Según el anuncio del mandatario estadounidense, Hezbolá aceptó dejar de disparar y, a cambio, Israel no atacará al grupo si se cumple ese compromiso. Trump añadió que Netanyahu se comprometió a no enviar tropas a la capital libanesa. Por su parte, la embajada libanesa en Washington hizo un anuncio después de que Trump asegurara en su red Truth Social que se alcanzó un acuerdo para que ambas partes cesen sus enfrentamientos.
Las autoridades libanesas recibieron confirmación de la aprobación por parte de Hezbolá de la propuesta estadounidense. La embajada libanesa detalló que el plan establece un “alto el fuego mutuo en los ataques”, donde “cesarían los ataques israelíes contra los suburbios al sur de Beirut a cambio de que Hezbolá se abstenga de llevar a cabo ataques contra Israel”. Asimismo, se indicó que se ampliaría el alto el fuego a “todo el territorio libanés”.
Trump mantuvo una llamada con la embajadora libanesa en Estados Unidos, Nada Maawad, a quien informó que Netanyahu dio su “aprobación” al acuerdo. Maawad trasladó posteriormente la información al presidente libanés, Joseph Aoun. A pesar de este anuncio, está previsto que este martes inicie una cuarta ronda de negociaciones entre Israel y el Líbano, contactos que Hezbolá rechaza, aunque la ronda de paz prevista para este martes y miércoles se celebrará como estaba previsto.
El contexto previo al mensaje de Trump incluía una intensificación de la ofensiva israelí. Medios internacionales reportaron que Netanyahu había ordenado intensificar los golpes en Líbano antes de la intervención del presidente estadounidense. De hecho, Israel lanzó una ofensiva contra zonas del sur de Beirut, consideradas bastión de Hezbolá, tras ataques del grupo chií contra posiciones israelíes. Antes del mensaje de Trump, el Ejército israelí había emitido órdenes de evacuación para Dahiyé, en el sur de Beirut, ante posibles bombardeos.
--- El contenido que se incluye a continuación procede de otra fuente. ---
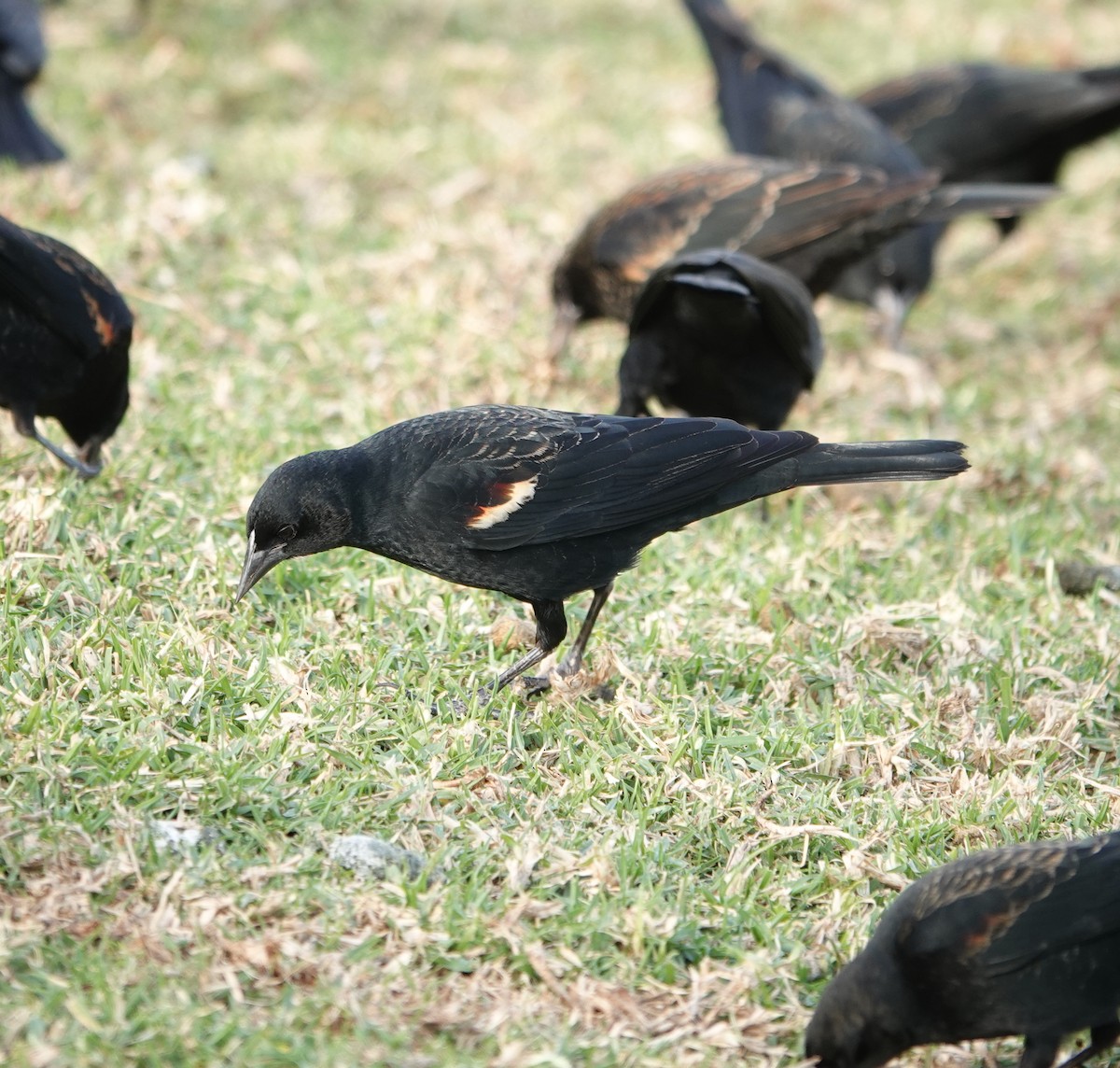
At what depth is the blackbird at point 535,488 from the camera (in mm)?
4195

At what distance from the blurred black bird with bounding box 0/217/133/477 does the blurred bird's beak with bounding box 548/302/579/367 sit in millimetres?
2269

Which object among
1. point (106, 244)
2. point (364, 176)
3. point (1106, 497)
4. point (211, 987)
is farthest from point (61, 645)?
point (364, 176)

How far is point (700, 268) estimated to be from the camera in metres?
5.59

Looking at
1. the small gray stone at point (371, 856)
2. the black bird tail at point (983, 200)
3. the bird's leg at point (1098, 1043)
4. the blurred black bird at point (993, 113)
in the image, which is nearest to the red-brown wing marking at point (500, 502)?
the small gray stone at point (371, 856)

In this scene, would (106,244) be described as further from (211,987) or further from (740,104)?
(211,987)

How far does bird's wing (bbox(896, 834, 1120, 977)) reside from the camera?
311 centimetres

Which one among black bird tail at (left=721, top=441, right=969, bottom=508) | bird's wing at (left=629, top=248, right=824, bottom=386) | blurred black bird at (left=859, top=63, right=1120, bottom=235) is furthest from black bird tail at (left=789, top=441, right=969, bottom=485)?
blurred black bird at (left=859, top=63, right=1120, bottom=235)

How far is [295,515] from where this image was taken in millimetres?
4133

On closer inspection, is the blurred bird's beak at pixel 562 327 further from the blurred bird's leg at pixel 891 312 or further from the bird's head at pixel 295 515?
the bird's head at pixel 295 515

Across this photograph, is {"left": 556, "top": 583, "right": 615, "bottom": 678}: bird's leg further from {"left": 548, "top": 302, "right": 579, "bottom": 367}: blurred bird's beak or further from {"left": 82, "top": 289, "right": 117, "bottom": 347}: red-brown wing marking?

La intervención estadounidense busca evitar que la ofensiva sobre la capital libanesa rompa por completo los canales diplomáticos abiertos en la región, especialmente después de que la escalada en Líbano provocara que Irán suspendiera contactos indirectos con Washington al exigir el cese de las acciones israelíes. Cabe señalar que esta intensificación de la ofensiva se produjo a pesar de que hay un alto el fuego vigente desde el 17 de abril.
El anuncio abrió una grieta política en Israel. El ministro de Seguridad Nacional, Itamar Ben Gvir, llamó al primer ministro a decir “no” a Trump y a mantener los ataques contra Hezbolá. Desde la oposición, líderes como Yair Lapid criticaron lo que consideran una señal de dependencia israelí frente a Washington.